As health economists gain a greater understanding of the ‘psychology of copays’ and other determinants of adherence, HE research and public health policy initiatives will benefit as the research is applied to real-world scenarios.
Drs Lofland (pictured left) and Pizzi (below) are members of Jefferson Medical College’s Department of Health Policy where both are associate professors. They are co-authors of Economic evaluation in US healthcare: Principles and applications.
The health economics group at a major device manufacturer bought 100 copies of the book to disseminate within the company.

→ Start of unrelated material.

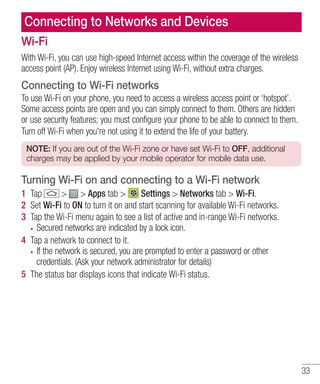 Connecting to Networks and Devices
Wi-Fi
With Wi-Fi, you can use high-speed Internet access within the coverage of the wireless
access point (AP). Enjoy wireless Internet using Wi-Fi, without extra charges.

In fact, Jennifer and Laura agree that scientists don’t always understand health economics, in part because they want absolute, black-and-white answers. Health outcomes research is more of a social science, they contend, and is characterised by a lot of grey nuance. Hence, their book also serves to demystify the subject.
The pair believe that while health economics is still a relatively young discipline, broader issues in the current $1.8 trillion US healthcare system are providing the field with a higher profile and greater opportunities.
For instance, as federal and state governments increase spending on healthcare services, they’ll have to make hardnosed decisions about allocating resources; as employers face rapidly increasing healthcare costs, they want data on the costs and productivity impact of medical treatments.
In short, health economists will play a much larger role in decision-making at the highest levels… with presidential candidates of both parties wrestling with how best to streamline the US health system.
Even so, they acknowledge, in a market-based system of healthcare delivery there are political constraints engendered by competing and sometimes conflicting interests. In that sense, health economists may have to deal with politics. But there’s more consistency in how studies are designed, they believe. And we’re ripe for change, they say – a change that also expands the role of health economists into such research issues as the economic impact of such major public health issues as obesity and smoking.
One issue that bothers Jennifer and Laura is when academics are exploited for marketing and promotional purposes – for example, when companies in the pharmaceutical and biotech industries send nearly identical scientific abstracts to several conferences, or ask universities to issue press releases on findings that favour their product.
They contend that each contribution to the literature should be unique and published in a peer-reviewed scientific venue. They call on health economists working for the industry to exercise ‘etiquette’ when working with academics as this will ultimately foster credibility within the field.
As for HOC, the pair are big fans, particularly for the publication’s emphasis on the whole spectrum of communications; but they say they’d like to see more content listed in the subject line of emails… and catchier titles for articles (editor’s note: we’re working on both).